> **Task details**: Starting with the line that contains "[camera trap, expert-labeled]" and stopping after the line that contains "A: Sus scrofa (wild boar).", return each line below exactly as written, with no others.

Collected data
== Segment start ==

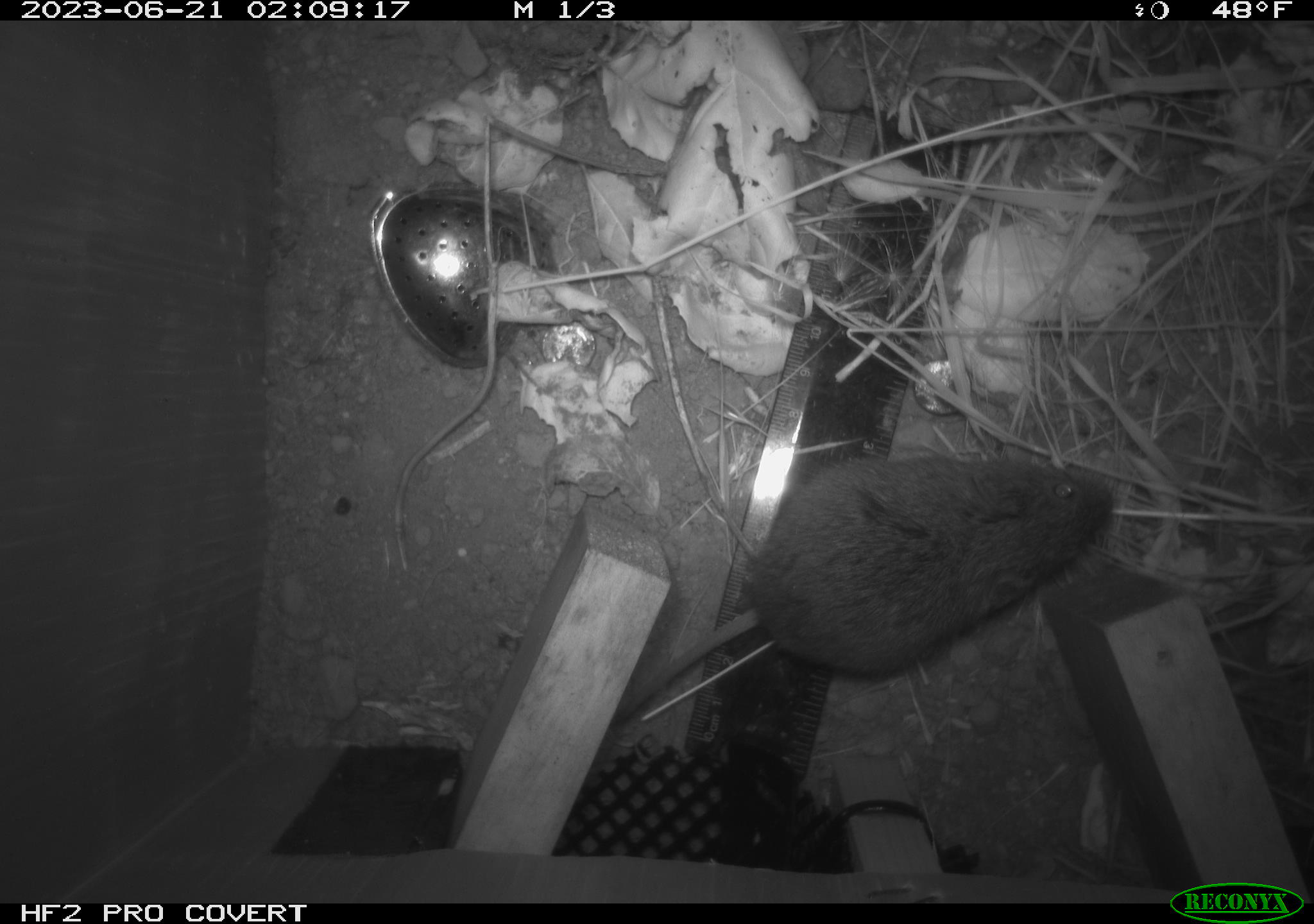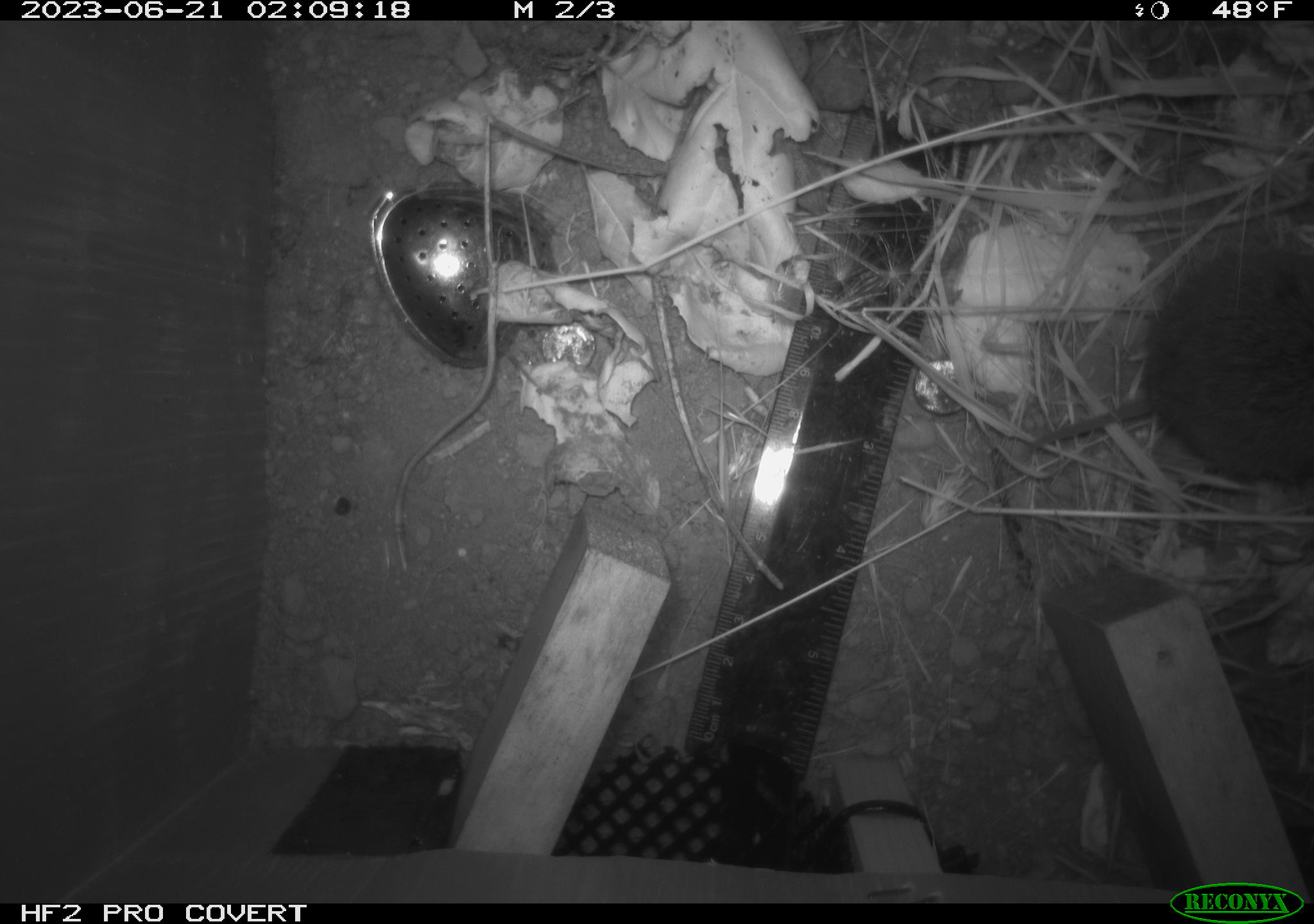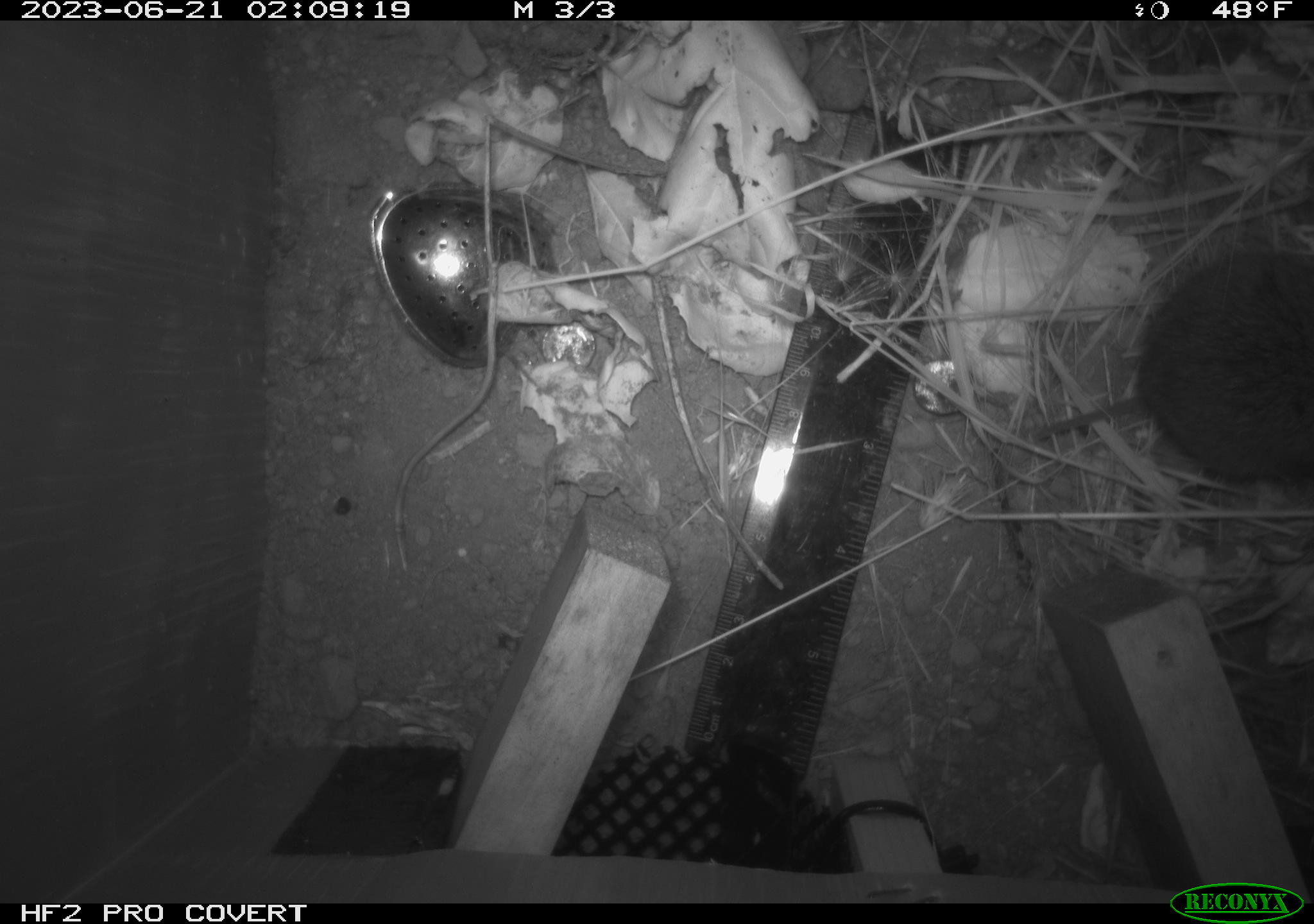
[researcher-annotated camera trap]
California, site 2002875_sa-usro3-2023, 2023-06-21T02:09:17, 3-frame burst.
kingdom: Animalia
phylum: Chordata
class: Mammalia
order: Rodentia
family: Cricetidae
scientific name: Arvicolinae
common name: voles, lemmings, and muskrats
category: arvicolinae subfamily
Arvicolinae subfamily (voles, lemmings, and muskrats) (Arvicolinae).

== Segment end ==
== Segment start ==

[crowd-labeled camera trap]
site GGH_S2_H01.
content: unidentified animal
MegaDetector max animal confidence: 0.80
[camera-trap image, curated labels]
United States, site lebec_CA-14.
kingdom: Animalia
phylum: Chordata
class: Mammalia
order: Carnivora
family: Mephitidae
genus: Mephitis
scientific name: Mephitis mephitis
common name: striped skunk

== Segment end ==
== Segment start ==

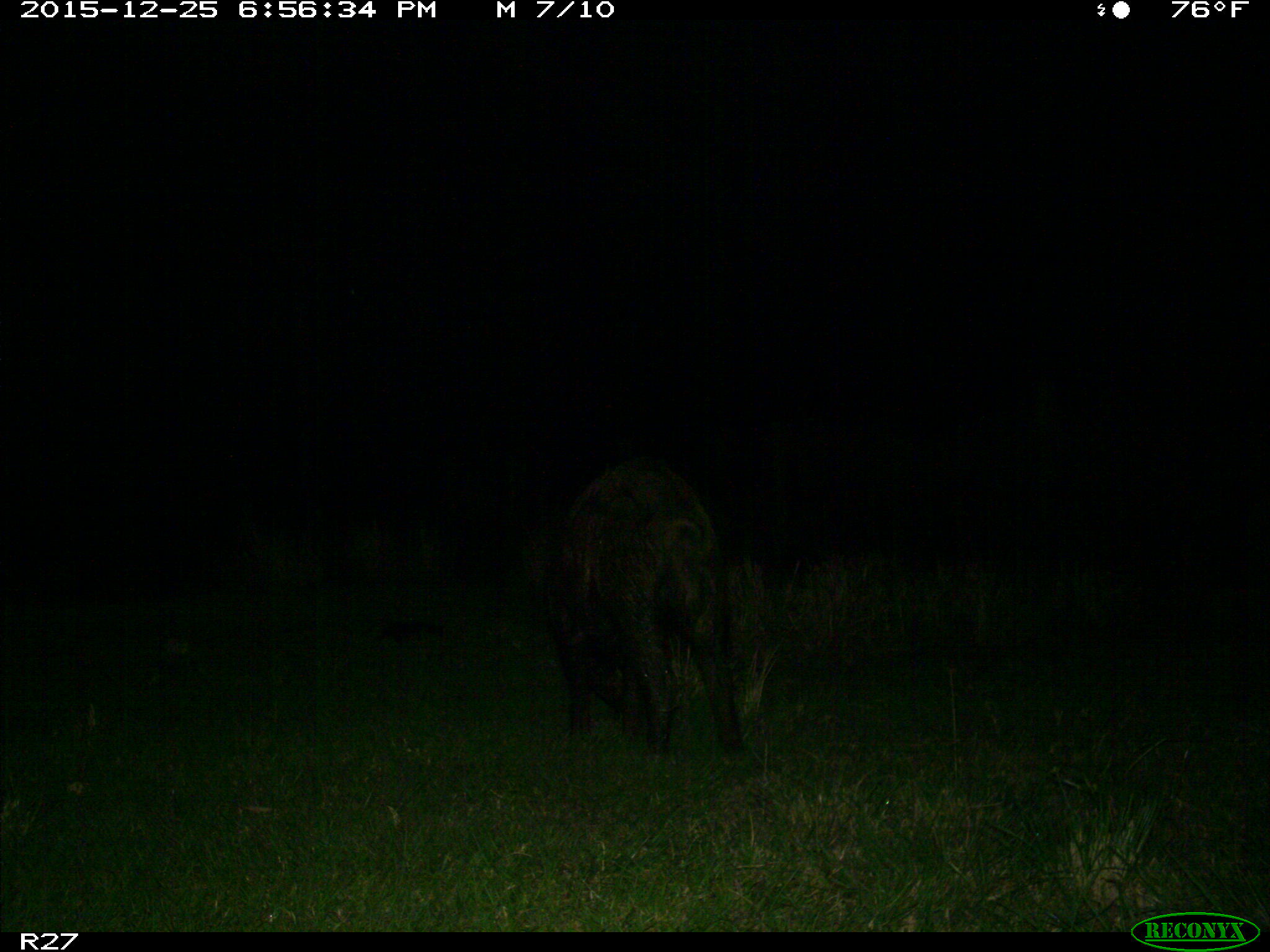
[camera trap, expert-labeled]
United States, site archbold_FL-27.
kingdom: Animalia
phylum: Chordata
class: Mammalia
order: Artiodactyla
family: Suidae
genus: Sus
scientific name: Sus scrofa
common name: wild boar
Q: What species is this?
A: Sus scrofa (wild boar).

== Segment end ==

> **Exercise output**:
[camera trap, expert-labeled]
United States, site archbold_FL-27.
kingdom: Animalia
phylum: Chordata
class: Mammalia
order: Artiodactyla
family: Suidae
genus: Sus
scientific name: Sus scrofa
common name: wild boar
Q: What species is this?
A: Sus scrofa (wild boar).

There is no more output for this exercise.